▶ **Problem statement**:
Rewrite the portion of the data that opens with the line containing "[SDO/AIA 304 Å" and closes with the line containing "spotted active region: (376, 367)" as a numbered list, including both of those lines and omitting blank lines.

[Dataset records]
= = =
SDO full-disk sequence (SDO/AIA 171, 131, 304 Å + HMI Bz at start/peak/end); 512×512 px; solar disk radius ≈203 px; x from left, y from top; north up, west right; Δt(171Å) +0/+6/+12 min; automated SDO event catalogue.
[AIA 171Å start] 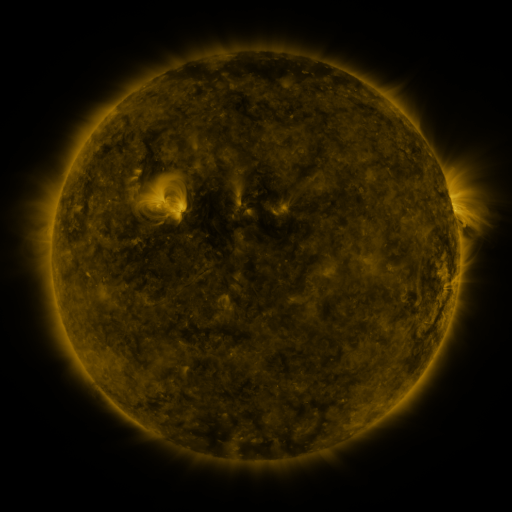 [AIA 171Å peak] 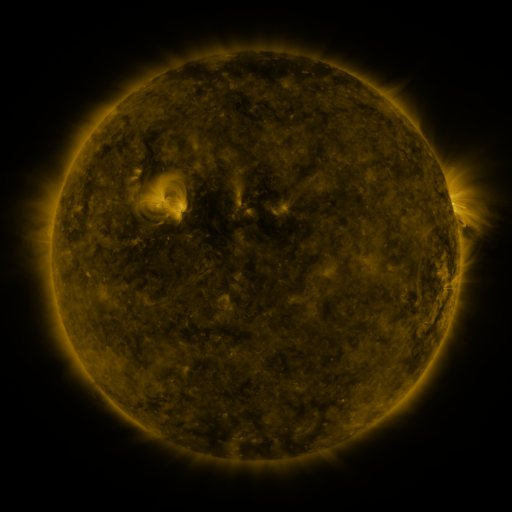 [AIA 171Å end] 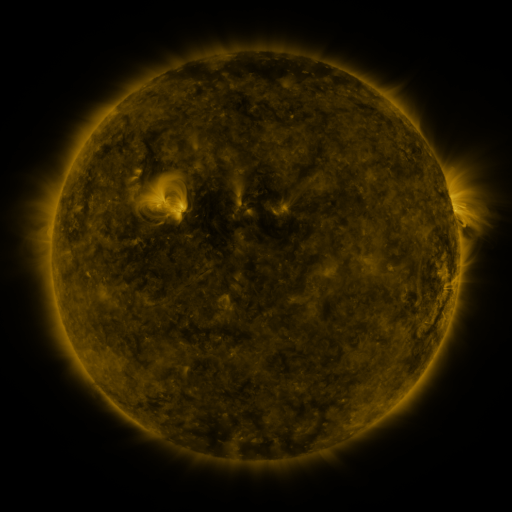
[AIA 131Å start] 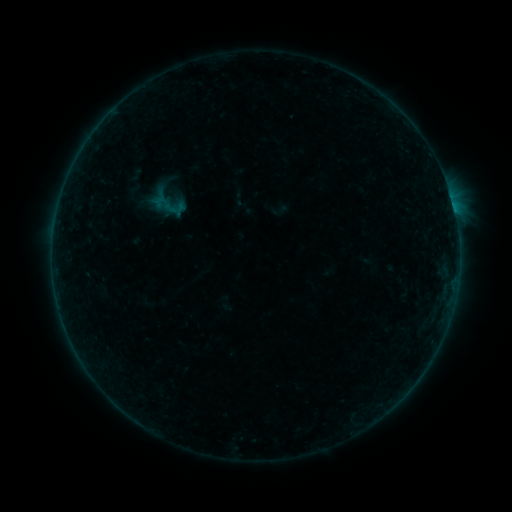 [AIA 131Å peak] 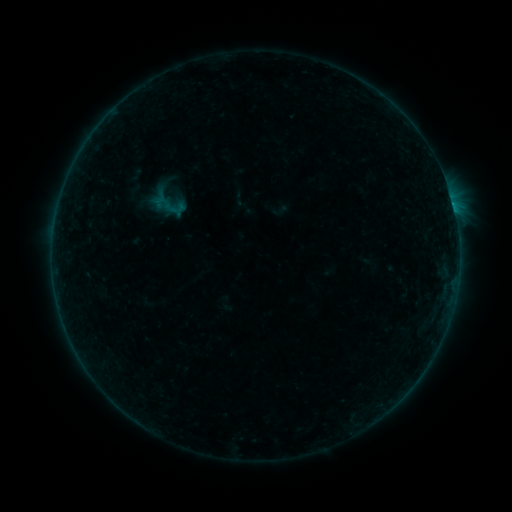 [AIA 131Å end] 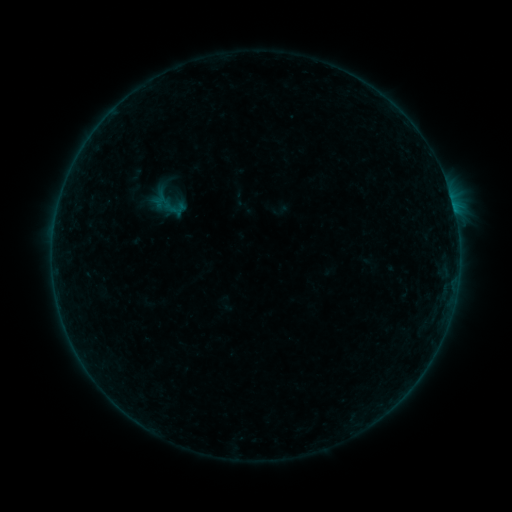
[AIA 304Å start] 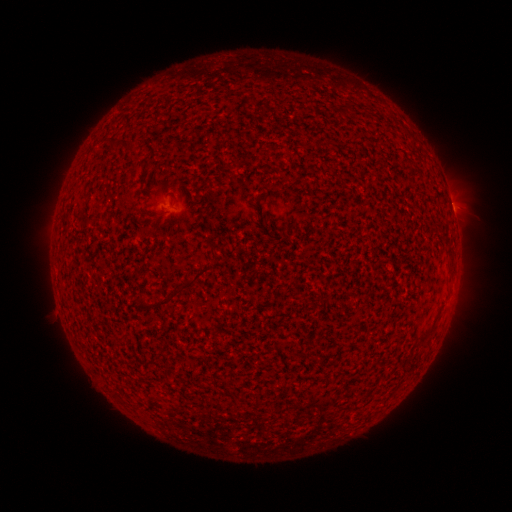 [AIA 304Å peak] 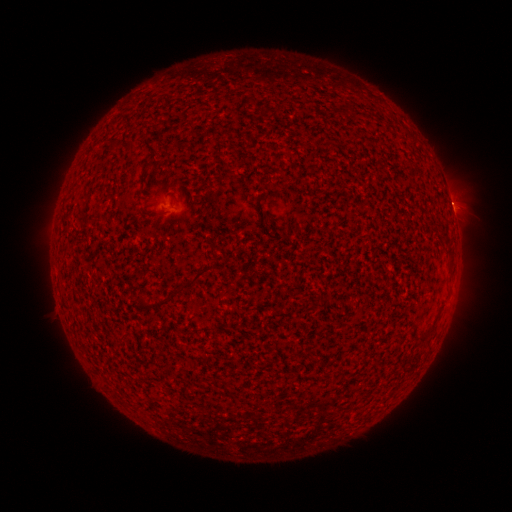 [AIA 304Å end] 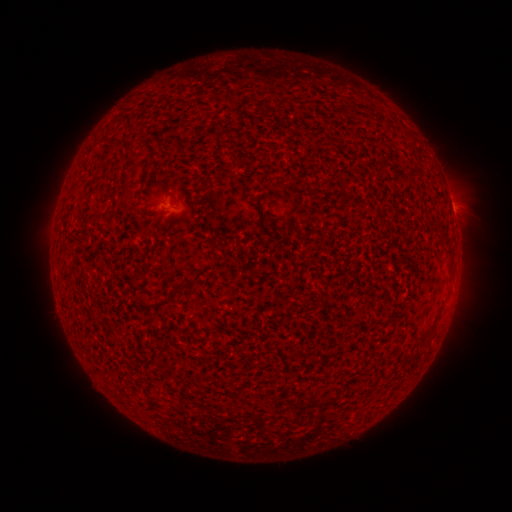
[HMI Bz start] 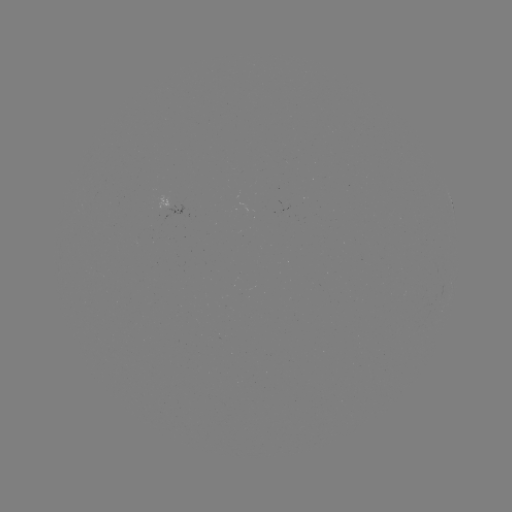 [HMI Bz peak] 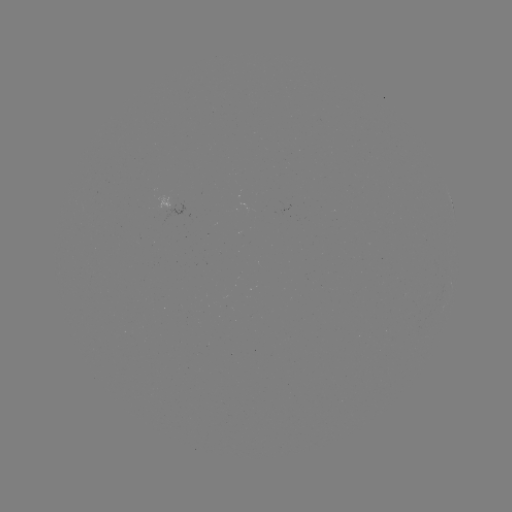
= = =
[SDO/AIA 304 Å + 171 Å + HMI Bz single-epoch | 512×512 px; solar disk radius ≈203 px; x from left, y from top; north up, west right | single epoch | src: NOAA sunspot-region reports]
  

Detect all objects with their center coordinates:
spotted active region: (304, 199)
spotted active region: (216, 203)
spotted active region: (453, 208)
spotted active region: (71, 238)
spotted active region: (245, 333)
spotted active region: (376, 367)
= = =
▶ **Finished exercise**:
1. [SDO/AIA 304 Å + 171 Å + HMI Bz single-epoch | 512×512 px; solar disk radius ≈203 px; x from left, y from top; north up, west right | single epoch | src: NOAA sunspot-region reports]
2. Detect all objects with their center coordinates:
3. spotted active region: (304, 199)
4. spotted active region: (216, 203)
5. spotted active region: (453, 208)
6. spotted active region: (71, 238)
7. spotted active region: (245, 333)
8. spotted active region: (376, 367)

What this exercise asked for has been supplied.